I ask questions (a lot of questions)

Explaining my personal blueprint

I started writing while drinking a beer at my favourite bar. It was halfway through my second pint that I felt things come together. I was writing my personal blueprint, a gruelling exercise that I now recommend to everyone in a leadership or authority role.

A blueprint identifies the way you work and lead. A tool for everyone you work with to understand your approach, and how you interact with them.

Over the next few posts, I’m going to share my blueprint and the why behind each section in it. My hope is this will help you create your own blueprint to explore your leadership style and values.

I started my blueprint with:

I am here to maximize our team, to level us up as a group and as individuals. Your success is my success. I’m a Type 5 (Investigator), and an INFP. I value measurable impact (qualitative or quantitative). I like to question common sense, and will always try something once.

The rest of the blueprint is broken up into sections, each with a title and a blurb. The first section is titled I ask questions (a lot of questions). It’s an approach I’ve learned from the best leaders I’ve worked with.

I don’t have a map, but I can help you use a compass

Giving someone no map is much, much better than giving him a wrong map. 
 ― Nassim Taleb

We work on dynamic, unique projects, that are changing fast. Any map I provide would be wrong and out of date in hours.

I want us to make decisions based on the terrain, what we discover and see, not blindly following a map and ending up in a patch of poison ivy. By asking questions, I help build heuristics to determine the “right” path for us to take.

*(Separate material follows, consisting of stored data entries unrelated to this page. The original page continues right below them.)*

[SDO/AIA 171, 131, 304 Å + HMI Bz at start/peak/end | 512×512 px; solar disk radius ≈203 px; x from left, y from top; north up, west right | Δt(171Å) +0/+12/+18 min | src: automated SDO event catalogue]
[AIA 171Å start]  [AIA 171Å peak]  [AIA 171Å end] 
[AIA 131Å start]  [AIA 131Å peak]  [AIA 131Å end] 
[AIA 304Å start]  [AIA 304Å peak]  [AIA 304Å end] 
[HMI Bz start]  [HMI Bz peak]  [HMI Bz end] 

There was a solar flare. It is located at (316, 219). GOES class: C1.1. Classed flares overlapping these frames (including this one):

My team is smarter than I am

I hear so many times, ‘Oh, I want my people to be smarter than I am.’ It’s a lot of crap. You want to be smarter than your people, if possible. 
― Donald Trump

I’m certain everyone on my team is smarter than I am. I wouldn’t have hired them if they didn’t wow me at least a few times during the interview.

Questions challenge them, help push them to the limits of their creativity. Questions will explore the problem and force us to investigate ignored paths.

All you need is something simple, try “Why?” or “What if?”.

They have more context

Until you’ve been washed ashore you can’t know how all encompassing the sea has become.
― John Maerz

With a 1,000 foot view, I know little about the actual terrain they are navigating. Questions help me understand the problems they’re facing and the surrounding area.

They own the decision

The conflict and struggle of fixing one’s own problems is the key to creativity.
― Farhan Thawar

Knowing when you need to own a decision, and when you need to push your team to is difficult — I haven’t mastered it. My default is to push them to make a decision by asking questions. This makes it collaborative and removes some of the cognitive load of making a decision.

If a decision stalls or the risk is high, I need to own the decision and resulting failure.